Üstelik kimi bölgeler terör örgütü PKK'nın, kimileri ise katliamlarıyla akıllara kazınan İran destekli terör gruplarının elinde. Rejime sığınan hiç kimsenin de hayatta kalma garantisi bulunmuyor. Türkiye sınırında barınan Suriyeliler bunun gibi nedenlerden ötürü 'şimdilik' dönemiyor.
GİDECEK BAŞKA YERİMİZ YOK
Azez’deki kampta Türkiye’nin yardımlarıyla hayata tutunan 4 çocuklu Fatıma Rahman duygularını şu sözlerle ifade etti: “Halep’ten İdlib’e, İdlib’den buraya. Eşim ÖSO’dan. Bizim güvenliğimizi sağlamak için şuanda yanımızda yok. Ben 4 çocuğumla birlikte bizlere verilen çadırlarda yaşıyoruz. Buradan başka gidebilecek hiçbir yerimiz yok. Yarın buraya bir saldırı düzenlense hepimiz öleceğiz. Bugün karnımız doyduğu için şükrediyoruz. Çünkü bir sonraki öğünde ne yiyeceğimizi bilmiyoruz. Bizlere ne getirirlerse onları yiyoruz.”
Büyük bir evimiz vardı
İç savaş öncesi Halep'te yaşayan, savaş sonrası İstanbul'a göç eden Rahman Nazir, 6 yıl İstanbul'da kaldıktan sonra TSK-ÖSO ortaklığındaki harekâtla teröristlerden temizlenen Azez'e geldi. Eşi ve bir kız çocuğuyla birlikte Azez'deki mülteci kamplarına yerleşen Nazir, "Çok sayıda akrabam saldırılarda hayatını kaybetti. Çok büyük ve güzel bir evimiz vardı, ancak savaş bizi evimizden kopardı. Şimdi küçük bir çadırda bir yaşındaki çocuğum ve eşimle birlikte yaşıyoruz. Savaş sadece evimizi değil hayatımızı bizden aldı" dedi.
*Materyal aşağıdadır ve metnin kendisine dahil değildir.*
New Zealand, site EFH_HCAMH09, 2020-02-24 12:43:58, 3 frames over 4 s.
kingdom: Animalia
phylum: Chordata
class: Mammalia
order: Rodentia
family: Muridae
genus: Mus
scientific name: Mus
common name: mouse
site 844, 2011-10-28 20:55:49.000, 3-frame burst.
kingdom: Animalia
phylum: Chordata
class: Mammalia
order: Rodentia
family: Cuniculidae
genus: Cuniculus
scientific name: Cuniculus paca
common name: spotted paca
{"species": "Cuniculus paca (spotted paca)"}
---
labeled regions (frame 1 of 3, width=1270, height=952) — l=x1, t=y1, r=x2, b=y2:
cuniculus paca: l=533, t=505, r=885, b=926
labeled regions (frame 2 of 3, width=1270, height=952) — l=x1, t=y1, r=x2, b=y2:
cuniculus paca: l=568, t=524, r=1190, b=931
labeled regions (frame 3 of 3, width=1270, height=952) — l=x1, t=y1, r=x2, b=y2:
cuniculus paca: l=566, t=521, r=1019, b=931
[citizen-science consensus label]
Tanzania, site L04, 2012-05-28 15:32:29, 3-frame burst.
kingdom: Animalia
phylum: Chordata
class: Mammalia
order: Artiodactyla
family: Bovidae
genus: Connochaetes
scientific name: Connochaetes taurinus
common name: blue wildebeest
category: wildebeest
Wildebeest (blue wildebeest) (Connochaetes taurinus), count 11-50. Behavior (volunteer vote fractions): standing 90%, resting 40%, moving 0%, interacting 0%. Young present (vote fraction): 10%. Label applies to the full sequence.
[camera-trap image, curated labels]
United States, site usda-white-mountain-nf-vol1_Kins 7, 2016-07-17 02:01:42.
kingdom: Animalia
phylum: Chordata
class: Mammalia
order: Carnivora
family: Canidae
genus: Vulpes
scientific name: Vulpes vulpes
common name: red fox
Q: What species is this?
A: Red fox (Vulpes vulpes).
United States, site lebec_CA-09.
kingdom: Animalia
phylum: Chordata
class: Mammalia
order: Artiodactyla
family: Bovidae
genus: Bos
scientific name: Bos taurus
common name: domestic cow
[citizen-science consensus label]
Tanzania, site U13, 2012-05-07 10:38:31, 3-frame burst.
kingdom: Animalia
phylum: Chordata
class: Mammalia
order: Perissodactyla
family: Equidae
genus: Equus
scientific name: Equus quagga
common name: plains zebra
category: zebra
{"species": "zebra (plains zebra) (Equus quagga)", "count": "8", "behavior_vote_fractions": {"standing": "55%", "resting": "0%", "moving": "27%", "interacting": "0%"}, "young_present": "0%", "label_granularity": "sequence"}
TÜRKİYE OLMASA AÇLIKTAN ÖLÜRÜZ
Ailesi 1948’de Filistin’den Şam’a göçmüş Muthaz Mahmut ise savaşla birlikte soluğu Azez’de alanlardan. Ailesinden çok sayıda kişiyi kaybettiğini söyleyen Mahmut, “Kamplarda elektrik ve suya ihtiyacımız var. Bu savaş milyonlarca insanı evlerinden uzaklaştırdı. Ben bunlardan sadece birisiyim. Hiçbir sağlık güvencemiz yok. Çalışabileceğimiz bir işimiz yok. Bize sadece Türkiye bakıyor. Türkiye olmasa buradaki insanların tamamı açlıktan ölecektir. Esed bizi ölüme terk etti” şeklinde konuştu.